A report issued last year by the National Women's Law Center in Washington, D.C., names North Dakota as one of nine states that allow insurance companies to turn down health coverage for women who have been beaten.
Commissioner Adam Hamm said the Insurance Department had no record of any complaints from domestic violence victims in North Dakota who were denied coverage. The state's four top health insurers, which take in about 98 percent of North Dakota's market, said they did not consider domestic violence a pre-existing condition that would deny coverage, Hamm said.
"We don't have a statute that specifically precludes it.

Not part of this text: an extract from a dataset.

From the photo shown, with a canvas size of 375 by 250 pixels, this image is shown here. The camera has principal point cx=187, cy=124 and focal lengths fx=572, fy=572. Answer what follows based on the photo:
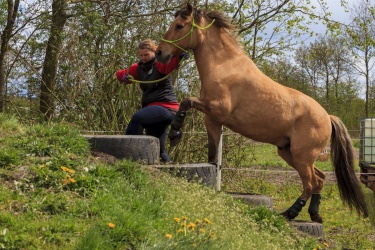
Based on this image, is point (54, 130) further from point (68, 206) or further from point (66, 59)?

We don't have one that allows it, either," he said. "It's kind of a silent area of the law in North Dakota."
State law does prevent domestic violence from being used to justify the refusal to sell property and casualty insurance, which protects homes, cars and businesses. The law does not extend to health, life and disability insurance.
In 1995, North Dakota House Republicans rejected a bill, offered by then-Rep. Pam Gulleson, D-Rutland, that would have prevented insurers from denying coverage on the basis that the customer had been a domestic violence victim, said Joe Aronson, director of the state Democratic Party. It would have applied to all types of insurance.
"We are happy that the Republicans have come around, 14 years later," Aronson said. Hamm, a Republican, and GOP Gov. John Hoeven "are in need of a history lesson," Aronson said.
Gulleson, who is now state director for U.S. Sen. Byron Dorgan, D-N.D., said her proposal was similar to legislation drafted by the National Association of Insurance Commissioners, a Kansas City, Mo.-based regulatory group, for consideration by state lawmakers.
Three of her four co-sponsors were Republicans, including then-Sen. Rod St. Aubyn, of Grand Forks, who is now director of government relations for Blue Cross Blue Shield of North Dakota, the state's largest health insurer.
One insurance lobbyist called the measure's language too broad, and a lobbyist for Blue Cross Blue Shield also opposed it during a legislative committee hearing. The deputy insurance commissioner and an assistant attorney general testified in favor of the bill, as did the state Council on Abused Women's Services.
Rep. Rick Berg, R-Fargo, who was chairman of the Legislature's Industry, Business and Labor Committee during the 1995 session, said proponents of the measure offered no examples that North Dakota insurers were denying coverage to domestic violence victims.
"You can see pretty easily, when you've got model legislation that comes forward, and if there's no specific case that, `Hey, this is impacting people in North Dakota,' ... it doesn't surprise me on the vote," Berg said. "It does surprise me that 15 years later, someone is bringing this up."
Gulleson said she had expected the measure to be well-received by legislators because of incidents in other states.
"They basically just dismissed it as a problem," Gulleson said. "They just said, `Well, we don't have evidence that it's occurring.' And, of course, that wasn't my point. The point was, we sure don't ever want to get to the point where we have evidence that it's occurring. We want to make sure it's a banned practice."